MMA Math: Does It Really Work?

Matt ScottCorrespondent IJuly 29, 2008

As most hardcore MMA fans will try and tell you, "MMA Math" is not applicable to the sport, as there are too many variables. For those of you unaware of the myth, it has to do with using fighters' previous victories and defeats in comparison in an attempt to predict the outcome of a match.

I would like to explore a different kind of MMA Math, one that has to do with the records of their previous opponents that they defeated. As I will demonstrate, the fighter with the best record is not always the one who wins the fights, but it is the fighter who holds wins over opponents with the best records (if that makes any sense). Let me try to explain.

Now bear in mind, I won't be using the fighters entire professional record.
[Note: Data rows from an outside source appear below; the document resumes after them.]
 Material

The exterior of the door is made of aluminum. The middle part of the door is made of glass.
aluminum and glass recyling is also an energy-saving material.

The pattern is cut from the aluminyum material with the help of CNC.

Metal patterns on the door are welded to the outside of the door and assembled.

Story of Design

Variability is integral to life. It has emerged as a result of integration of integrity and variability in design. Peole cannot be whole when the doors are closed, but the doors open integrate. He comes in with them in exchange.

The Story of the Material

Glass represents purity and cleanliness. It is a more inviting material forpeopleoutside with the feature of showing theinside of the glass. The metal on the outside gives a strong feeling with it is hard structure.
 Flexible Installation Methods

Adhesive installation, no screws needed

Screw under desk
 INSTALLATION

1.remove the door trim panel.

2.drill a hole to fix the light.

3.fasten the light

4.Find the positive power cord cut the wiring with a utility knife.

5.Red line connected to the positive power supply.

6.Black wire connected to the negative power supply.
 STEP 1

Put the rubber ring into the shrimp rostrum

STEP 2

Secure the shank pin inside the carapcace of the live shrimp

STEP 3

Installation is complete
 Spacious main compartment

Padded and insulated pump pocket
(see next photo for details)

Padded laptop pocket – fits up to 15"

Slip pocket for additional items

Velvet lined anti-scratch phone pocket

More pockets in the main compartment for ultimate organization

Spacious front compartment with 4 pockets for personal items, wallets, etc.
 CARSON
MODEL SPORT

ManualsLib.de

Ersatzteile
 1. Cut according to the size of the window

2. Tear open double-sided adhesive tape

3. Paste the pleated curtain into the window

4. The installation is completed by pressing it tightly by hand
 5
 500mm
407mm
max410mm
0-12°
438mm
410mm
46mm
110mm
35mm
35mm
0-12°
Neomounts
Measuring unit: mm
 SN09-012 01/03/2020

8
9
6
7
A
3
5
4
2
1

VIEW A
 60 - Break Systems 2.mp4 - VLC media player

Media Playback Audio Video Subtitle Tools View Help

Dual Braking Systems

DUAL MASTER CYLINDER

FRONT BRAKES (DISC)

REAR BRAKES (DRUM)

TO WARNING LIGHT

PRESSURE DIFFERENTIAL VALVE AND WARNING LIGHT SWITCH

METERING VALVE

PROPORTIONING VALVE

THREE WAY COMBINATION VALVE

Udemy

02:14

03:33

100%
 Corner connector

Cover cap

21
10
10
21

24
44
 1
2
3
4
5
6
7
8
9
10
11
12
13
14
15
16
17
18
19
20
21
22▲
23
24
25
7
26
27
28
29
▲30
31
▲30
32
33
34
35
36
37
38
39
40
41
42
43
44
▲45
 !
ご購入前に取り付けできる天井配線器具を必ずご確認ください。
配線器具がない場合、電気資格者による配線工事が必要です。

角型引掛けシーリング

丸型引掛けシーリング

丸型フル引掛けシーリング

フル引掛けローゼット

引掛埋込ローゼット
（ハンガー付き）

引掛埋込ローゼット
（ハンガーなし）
I am only interested in their record from fights inside the UFC.

Take UFC 86 for example.

Patrick Côté vs. Ricardo Almeida

The fighters that Cote has defeated inside the octagon had a combined UFC record of 6-2. (Winner)

Almedia's previous opponents had a combined UFC record of 2-2.


Joe Stevenson vs. Gleison Tibau

Stevenson: 11-5 (Winner)

Tibau: 1-1


Josh Koscheck vs. Chris Lytle

Koscheck: 14-5 (Winner)

Lytle: 0-4


Tyson Griffin vs. Marcus Aurelio

Griffin: 6-2 (Winner)

Aurelio: 0-1


Quinton Jackson vs. Forrest Griffin

Jackson: 17-3

Griffin: 4-5 (Winner)


...okay, so it can't predict every fight, but it really does have an extremely high success rate. Just thought I'd let you all in on it.